Goal of the exercise:
Can you quote word for word everything in the entries below, from the line containing "In the 'Number of claims (includes nils)' chart, how many series" down to the end of the entries, with the pictures left out?

Materials provided:
════

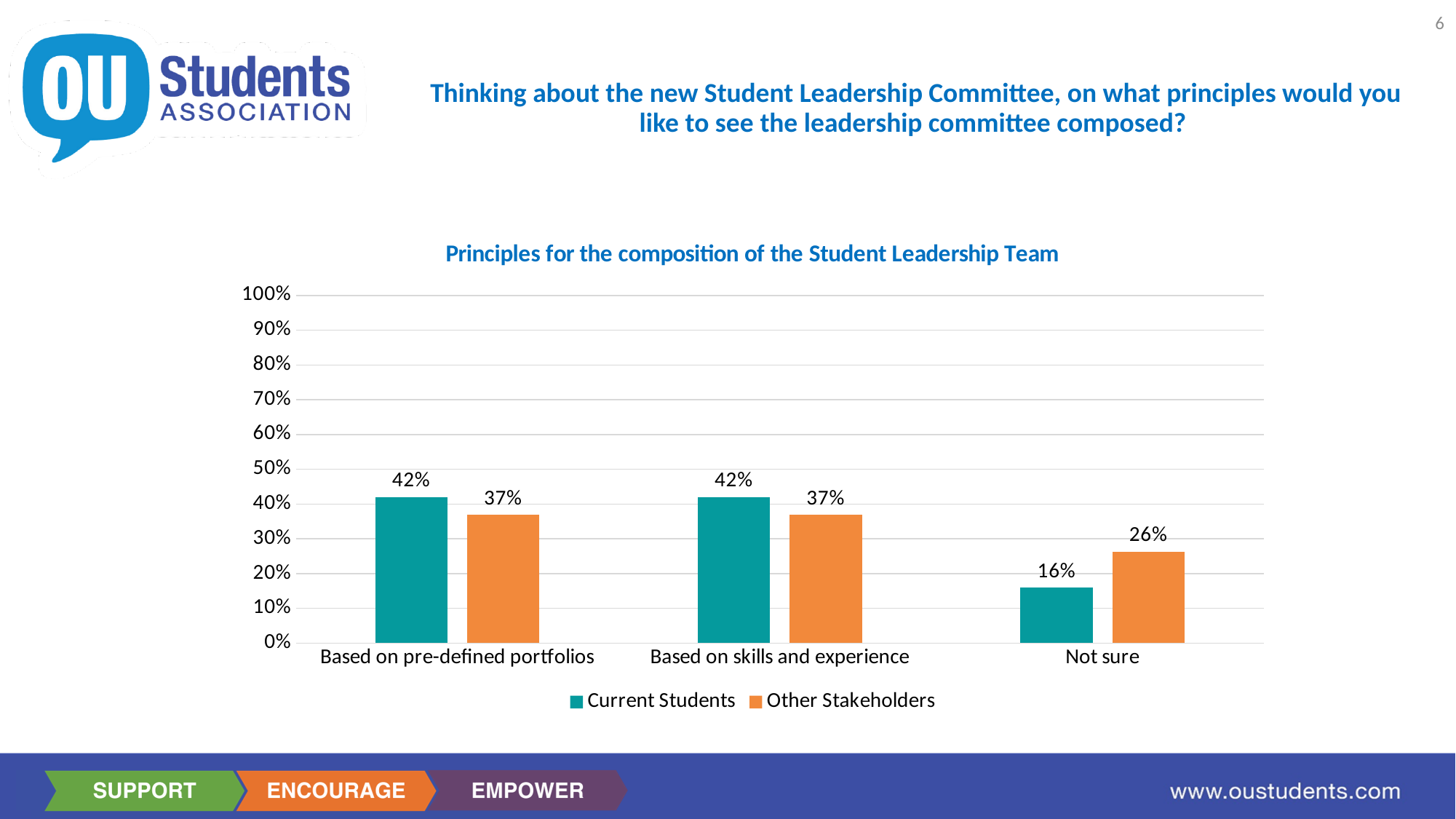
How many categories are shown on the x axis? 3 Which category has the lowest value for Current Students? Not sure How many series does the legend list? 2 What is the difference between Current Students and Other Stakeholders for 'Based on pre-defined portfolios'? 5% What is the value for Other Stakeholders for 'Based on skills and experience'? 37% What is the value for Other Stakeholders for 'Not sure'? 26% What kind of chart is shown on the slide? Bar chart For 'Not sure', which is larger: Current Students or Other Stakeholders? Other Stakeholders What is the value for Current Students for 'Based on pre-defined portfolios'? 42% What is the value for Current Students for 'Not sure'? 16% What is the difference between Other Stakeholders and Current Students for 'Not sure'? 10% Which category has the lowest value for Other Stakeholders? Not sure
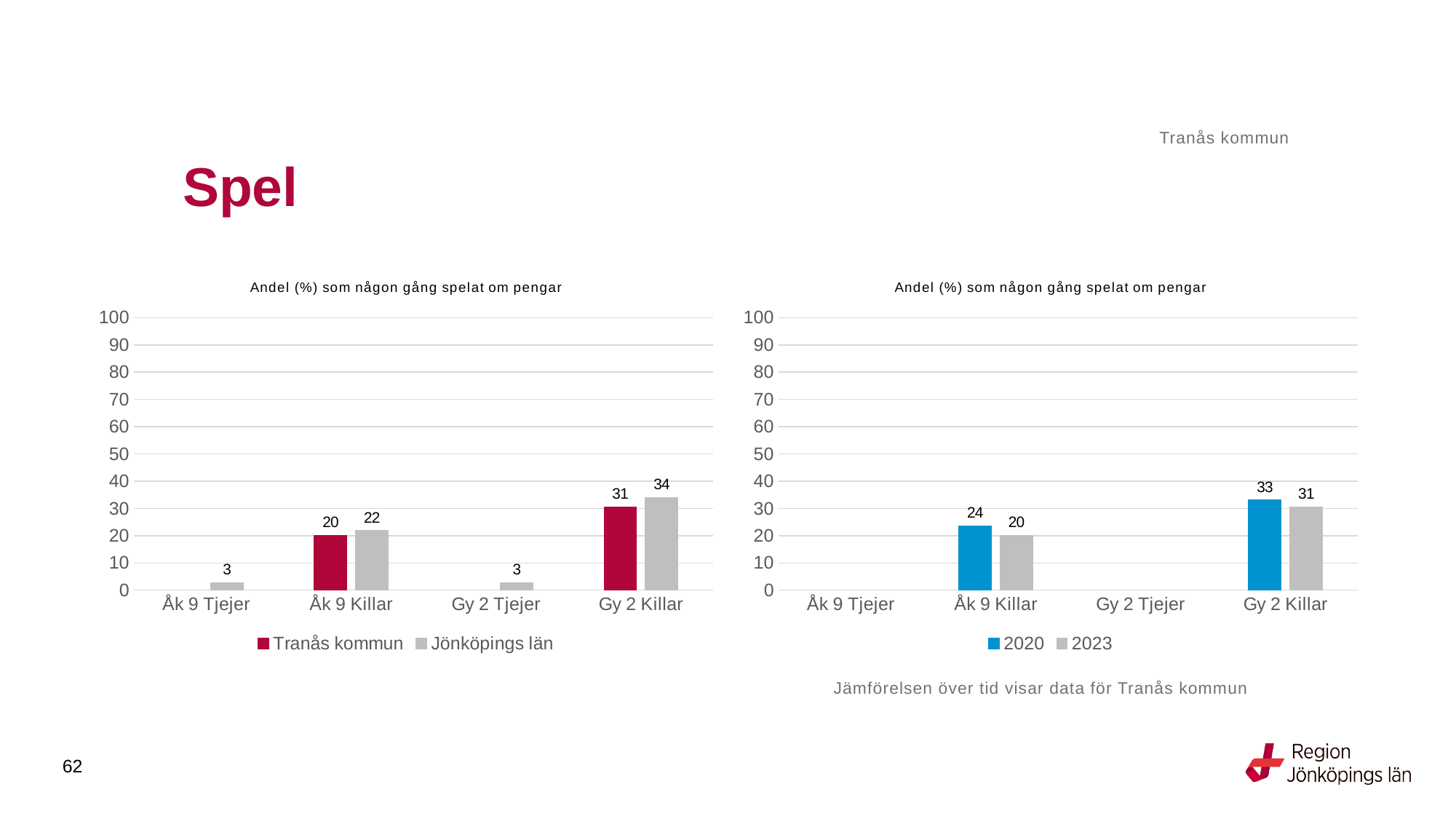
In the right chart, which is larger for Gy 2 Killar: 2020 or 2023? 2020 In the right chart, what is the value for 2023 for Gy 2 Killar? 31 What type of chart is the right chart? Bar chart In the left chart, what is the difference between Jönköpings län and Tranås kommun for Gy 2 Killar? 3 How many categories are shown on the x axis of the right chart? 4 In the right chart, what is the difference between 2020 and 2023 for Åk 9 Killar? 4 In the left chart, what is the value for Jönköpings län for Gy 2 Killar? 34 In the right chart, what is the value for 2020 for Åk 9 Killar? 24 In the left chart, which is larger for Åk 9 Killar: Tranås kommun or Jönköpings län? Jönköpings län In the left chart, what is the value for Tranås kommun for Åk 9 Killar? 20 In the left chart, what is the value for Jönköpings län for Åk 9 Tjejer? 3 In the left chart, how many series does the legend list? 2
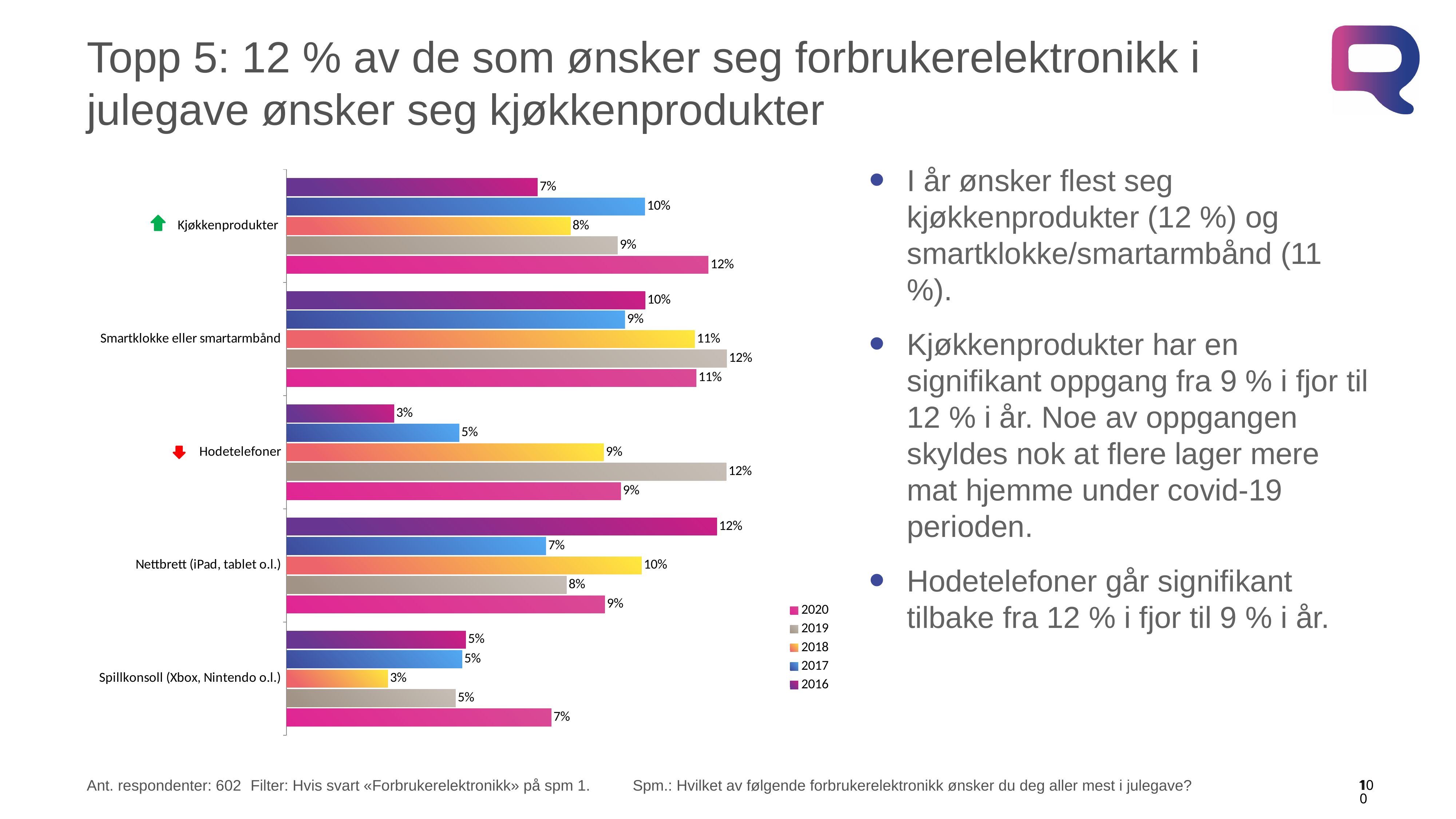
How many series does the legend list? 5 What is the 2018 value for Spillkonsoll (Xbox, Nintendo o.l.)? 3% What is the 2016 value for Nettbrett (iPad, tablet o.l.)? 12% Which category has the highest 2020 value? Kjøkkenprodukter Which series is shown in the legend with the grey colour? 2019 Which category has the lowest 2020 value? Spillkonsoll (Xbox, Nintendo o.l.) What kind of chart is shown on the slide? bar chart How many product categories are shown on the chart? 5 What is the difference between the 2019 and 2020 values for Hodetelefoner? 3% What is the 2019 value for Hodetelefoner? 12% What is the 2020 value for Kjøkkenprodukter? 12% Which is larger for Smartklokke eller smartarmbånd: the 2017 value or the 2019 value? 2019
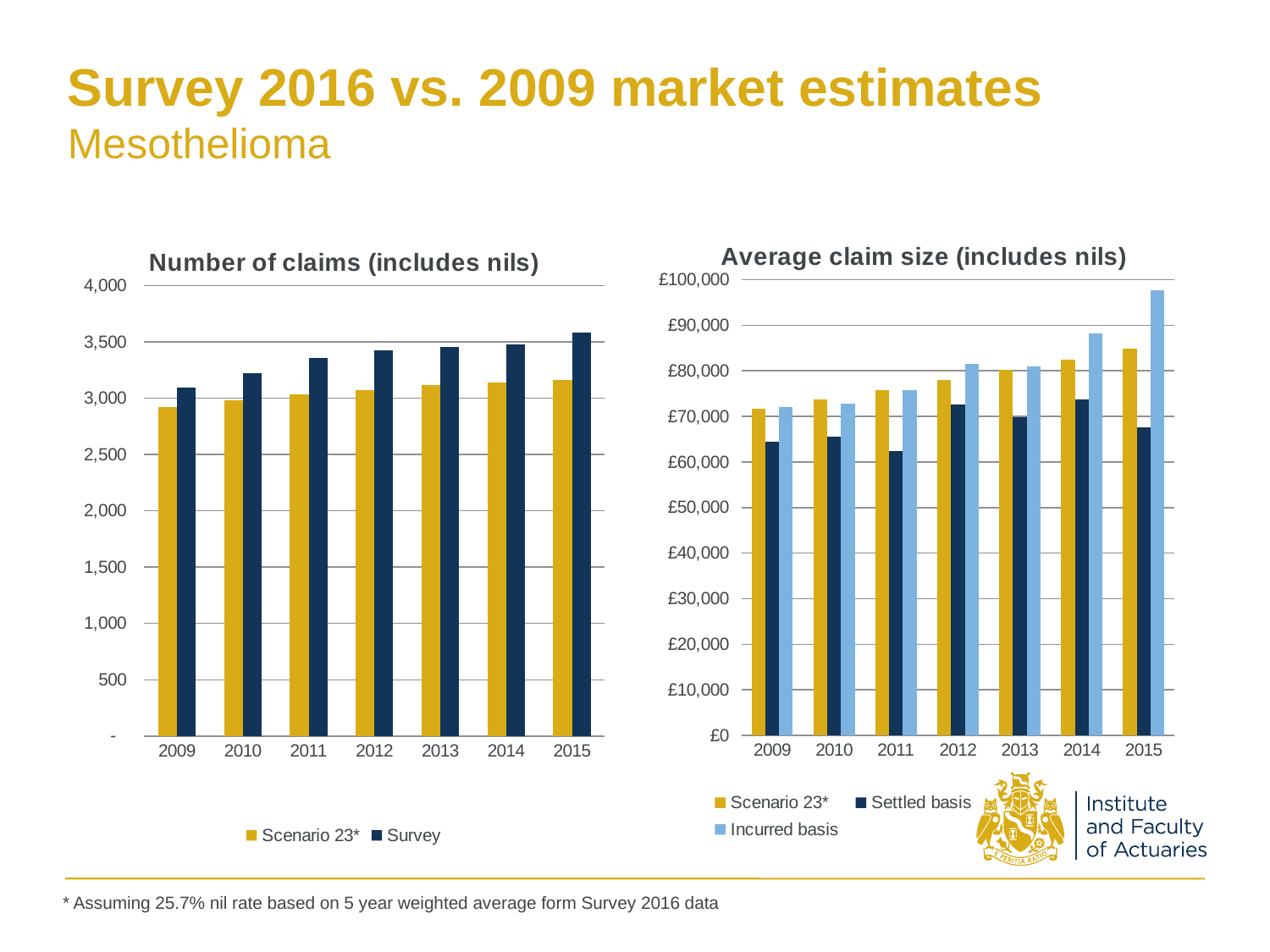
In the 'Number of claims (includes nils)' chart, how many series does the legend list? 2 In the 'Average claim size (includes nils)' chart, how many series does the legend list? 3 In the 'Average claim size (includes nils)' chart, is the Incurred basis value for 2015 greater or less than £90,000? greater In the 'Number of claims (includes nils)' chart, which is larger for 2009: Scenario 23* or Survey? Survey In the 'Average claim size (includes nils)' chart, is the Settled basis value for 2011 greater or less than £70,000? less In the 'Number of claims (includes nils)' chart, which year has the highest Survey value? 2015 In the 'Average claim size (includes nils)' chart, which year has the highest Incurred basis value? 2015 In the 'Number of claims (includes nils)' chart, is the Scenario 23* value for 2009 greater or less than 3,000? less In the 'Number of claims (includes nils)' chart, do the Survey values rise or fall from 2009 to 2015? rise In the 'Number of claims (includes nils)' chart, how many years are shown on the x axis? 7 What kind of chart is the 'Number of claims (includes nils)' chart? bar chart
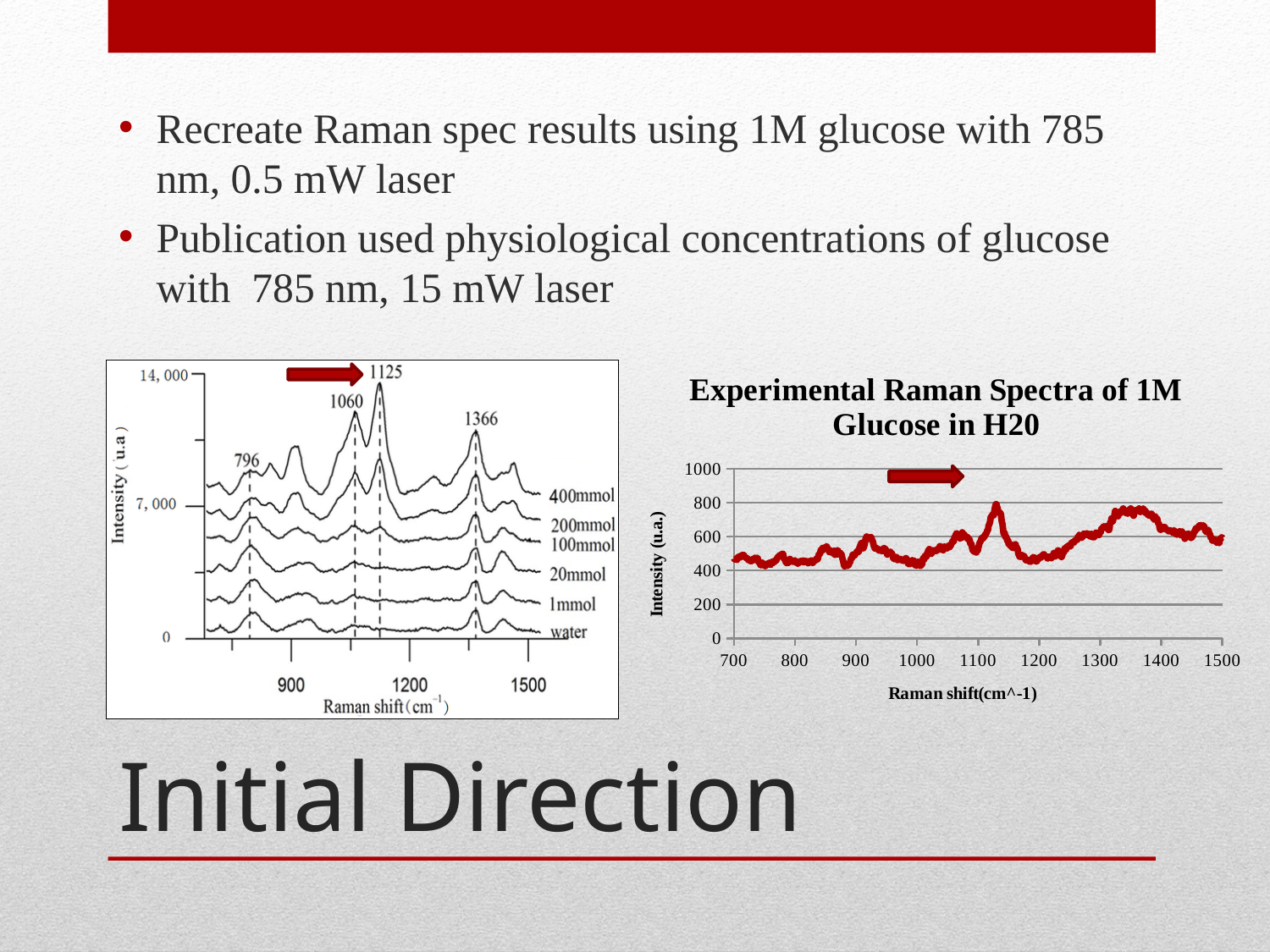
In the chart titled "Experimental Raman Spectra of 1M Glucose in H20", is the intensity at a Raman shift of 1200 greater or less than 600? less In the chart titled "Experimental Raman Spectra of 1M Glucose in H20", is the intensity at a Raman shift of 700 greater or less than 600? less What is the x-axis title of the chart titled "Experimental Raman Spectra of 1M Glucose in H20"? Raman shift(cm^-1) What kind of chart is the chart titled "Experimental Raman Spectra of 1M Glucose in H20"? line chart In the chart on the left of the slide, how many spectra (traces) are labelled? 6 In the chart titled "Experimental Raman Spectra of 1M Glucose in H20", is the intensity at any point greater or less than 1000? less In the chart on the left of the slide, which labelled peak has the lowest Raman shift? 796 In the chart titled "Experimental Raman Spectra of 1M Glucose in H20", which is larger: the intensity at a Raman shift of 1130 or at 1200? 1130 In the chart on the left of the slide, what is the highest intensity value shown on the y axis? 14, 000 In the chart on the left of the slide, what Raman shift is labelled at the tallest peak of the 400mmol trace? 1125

════

Task result:
In the 'Number of claims (includes nils)' chart, how many series does the legend list? 2 In the 'Average claim size (includes nils)' chart, how many series does the legend list? 3 In the 'Average claim size (includes nils)' chart, is the Incurred basis value for 2015 greater or less than £90,000? greater In the 'Number of claims (includes nils)' chart, which is larger for 2009: Scenario 23* or Survey? Survey In the 'Average claim size (includes nils)' chart, is the Settled basis value for 2011 greater or less than £70,000? less In the 'Number of claims (includes nils)' chart, which year has the highest Survey value? 2015 In the 'Average claim size (includes nils)' chart, which year has the highest Incurred basis value? 2015 In the 'Number of claims (includes nils)' chart, is the Scenario 23* value for 2009 greater or less than 3,000? less In the 'Number of claims (includes nils)' chart, do the Survey values rise or fall from 2009 to 2015? rise In the 'Number of claims (includes nils)' chart, how many years are shown on the x axis? 7 What kind of chart is the 'Number of claims (includes nils)' chart? bar chart
In the chart titled "Experimental Raman Spectra of 1M Glucose in H20", is the intensity at a Raman shift of 1200 greater or less than 600? less In the chart titled "Experimental Raman Spectra of 1M Glucose in H20", is the intensity at a Raman shift of 700 greater or less than 600? less What is the x-axis title of the chart titled "Experimental Raman Spectra of 1M Glucose in H20"? Raman shift(cm^-1) What kind of chart is the chart titled "Experimental Raman Spectra of 1M Glucose in H20"? line chart In the chart on the left of the slide, how many spectra (traces) are labelled? 6 In the chart titled "Experimental Raman Spectra of 1M Glucose in H20", is the intensity at any point greater or less than 1000? less In the chart on the left of the slide, which labelled peak has the lowest Raman shift? 796 In the chart titled "Experimental Raman Spectra of 1M Glucose in H20", which is larger: the intensity at a Raman shift of 1130 or at 1200? 1130 In the chart on the left of the slide, what is the highest intensity value shown on the y axis? 14, 000 In the chart on the left of the slide, what Raman shift is labelled at the tallest peak of the 400mmol trace? 1125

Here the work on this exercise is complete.